**Problem requirements**
Repeat the whole listing. Keep it exact.

**Information given**
BEGIN
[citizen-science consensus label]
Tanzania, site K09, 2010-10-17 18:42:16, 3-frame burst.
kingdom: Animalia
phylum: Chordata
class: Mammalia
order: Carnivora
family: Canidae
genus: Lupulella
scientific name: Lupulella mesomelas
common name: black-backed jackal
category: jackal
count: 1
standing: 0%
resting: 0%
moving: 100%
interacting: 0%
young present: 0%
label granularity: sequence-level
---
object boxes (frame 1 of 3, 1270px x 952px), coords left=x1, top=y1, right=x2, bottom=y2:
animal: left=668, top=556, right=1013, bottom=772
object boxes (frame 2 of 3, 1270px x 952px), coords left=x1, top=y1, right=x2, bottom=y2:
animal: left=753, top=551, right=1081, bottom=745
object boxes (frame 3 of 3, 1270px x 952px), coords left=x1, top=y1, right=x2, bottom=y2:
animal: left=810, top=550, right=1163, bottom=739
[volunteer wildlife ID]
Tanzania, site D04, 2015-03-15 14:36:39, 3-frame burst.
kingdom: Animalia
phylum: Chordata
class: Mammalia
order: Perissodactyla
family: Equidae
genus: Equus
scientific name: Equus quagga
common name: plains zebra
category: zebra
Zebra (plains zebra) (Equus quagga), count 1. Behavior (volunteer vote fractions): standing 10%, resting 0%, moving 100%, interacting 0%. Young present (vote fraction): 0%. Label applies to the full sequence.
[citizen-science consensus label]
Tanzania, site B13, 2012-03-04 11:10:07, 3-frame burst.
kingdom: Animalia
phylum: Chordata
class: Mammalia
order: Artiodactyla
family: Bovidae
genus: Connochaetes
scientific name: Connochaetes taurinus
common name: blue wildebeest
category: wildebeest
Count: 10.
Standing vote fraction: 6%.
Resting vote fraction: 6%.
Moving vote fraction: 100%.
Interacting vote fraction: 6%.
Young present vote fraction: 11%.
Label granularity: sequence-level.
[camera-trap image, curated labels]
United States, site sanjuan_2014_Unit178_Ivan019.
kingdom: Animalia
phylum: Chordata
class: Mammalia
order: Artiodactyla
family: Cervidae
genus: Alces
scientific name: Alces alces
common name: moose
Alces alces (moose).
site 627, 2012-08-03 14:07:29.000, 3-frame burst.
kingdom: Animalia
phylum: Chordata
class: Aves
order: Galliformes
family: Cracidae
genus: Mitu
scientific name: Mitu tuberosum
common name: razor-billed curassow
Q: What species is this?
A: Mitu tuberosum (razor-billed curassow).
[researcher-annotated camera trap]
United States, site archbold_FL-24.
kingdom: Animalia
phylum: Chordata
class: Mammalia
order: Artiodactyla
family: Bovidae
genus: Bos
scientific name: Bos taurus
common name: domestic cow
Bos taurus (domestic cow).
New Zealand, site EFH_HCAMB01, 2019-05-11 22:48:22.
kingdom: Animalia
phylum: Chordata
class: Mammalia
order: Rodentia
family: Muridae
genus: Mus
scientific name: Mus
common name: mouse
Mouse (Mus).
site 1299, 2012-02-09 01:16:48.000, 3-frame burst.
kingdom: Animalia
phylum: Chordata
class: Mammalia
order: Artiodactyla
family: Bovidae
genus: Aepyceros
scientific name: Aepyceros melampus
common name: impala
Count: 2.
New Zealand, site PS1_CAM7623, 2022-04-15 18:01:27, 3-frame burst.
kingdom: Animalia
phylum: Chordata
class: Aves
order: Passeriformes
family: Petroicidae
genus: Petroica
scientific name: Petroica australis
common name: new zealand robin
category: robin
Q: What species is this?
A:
END
**Solution for this exercise**
[citizen-science consensus label]
Tanzania, site K09, 2010-10-17 18:42:16, 3-frame burst.
kingdom: Animalia
phylum: Chordata
class: Mammalia
order: Carnivora
family: Canidae
genus: Lupulella
scientific name: Lupulella mesomelas
common name: black-backed jackal
category: jackal
count: 1
standing: 0%
resting: 0%
moving: 100%
interacting: 0%
young present: 0%
label granularity: sequence-level
---
object boxes (frame 1 of 3, 1270px x 952px), coords left=x1, top=y1, right=x2, bottom=y2:
animal: left=668, top=556, right=1013, bottom=772
object boxes (frame 2 of 3, 1270px x 952px), coords left=x1, top=y1, right=x2, bottom=y2:
animal: left=753, top=551, right=1081, bottom=745
object boxes (frame 3 of 3, 1270px x 952px), coords left=x1, top=y1, right=x2, bottom=y2:
animal: left=810, top=550, right=1163, bottom=739
[volunteer wildlife ID]
Tanzania, site D04, 2015-03-15 14:36:39, 3-frame burst.
kingdom: Animalia
phylum: Chordata
class: Mammalia
order: Perissodactyla
family: Equidae
genus: Equus
scientific name: Equus quagga
common name: plains zebra
category: zebra
Zebra (plains zebra) (Equus quagga), count 1. Behavior (volunteer vote fractions): standing 10%, resting 0%, moving 100%, interacting 0%. Young present (vote fraction): 0%. Label applies to the full sequence.
[citizen-science consensus label]
Tanzania, site B13, 2012-03-04 11:10:07, 3-frame burst.
kingdom: Animalia
phylum: Chordata
class: Mammalia
order: Artiodactyla
family: Bovidae
genus: Connochaetes
scientific name: Connochaetes taurinus
common name: blue wildebeest
category: wildebeest
Count: 10.
Standing vote fraction: 6%.
Resting vote fraction: 6%.
Moving vote fraction: 100%.
Interacting vote fraction: 6%.
Young present vote fraction: 11%.
Label granularity: sequence-level.
[camera-trap image, curated labels]
United States, site sanjuan_2014_Unit178_Ivan019.
kingdom: Animalia
phylum: Chordata
class: Mammalia
order: Artiodactyla
family: Cervidae
genus: Alces
scientific name: Alces alces
common name: moose
Alces alces (moose).
site 627, 2012-08-03 14:07:29.000, 3-frame burst.
kingdom: Animalia
phylum: Chordata
class: Aves
order: Galliformes
family: Cracidae
genus: Mitu
scientific name: Mitu tuberosum
common name: razor-billed curassow
Q: What species is this?
A: Mitu tuberosum (razor-billed curassow).
[researcher-annotated camera trap]
United States, site archbold_FL-24.
kingdom: Animalia
phylum: Chordata
class: Mammalia
order: Artiodactyla
family: Bovidae
genus: Bos
scientific name: Bos taurus
common name: domestic cow
Bos taurus (domestic cow).
New Zealand, site EFH_HCAMB01, 2019-05-11 22:48:22.
kingdom: Animalia
phylum: Chordata
class: Mammalia
order: Rodentia
family: Muridae
genus: Mus
scientific name: Mus
common name: mouse
Mouse (Mus).
site 1299, 2012-02-09 01:16:48.000, 3-frame burst.
kingdom: Animalia
phylum: Chordata
class: Mammalia
order: Artiodactyla
family: Bovidae
genus: Aepyceros
scientific name: Aepyceros melampus
common name: impala
Count: 2.
New Zealand, site PS1_CAM7623, 2022-04-15 18:01:27, 3-frame burst.
kingdom: Animalia
phylum: Chordata
class: Aves
order: Passeriformes
family: Petroicidae
genus: Petroica
scientific name: Petroica australis
common name: new zealand robin
category: robin
Q: What species is this?
A:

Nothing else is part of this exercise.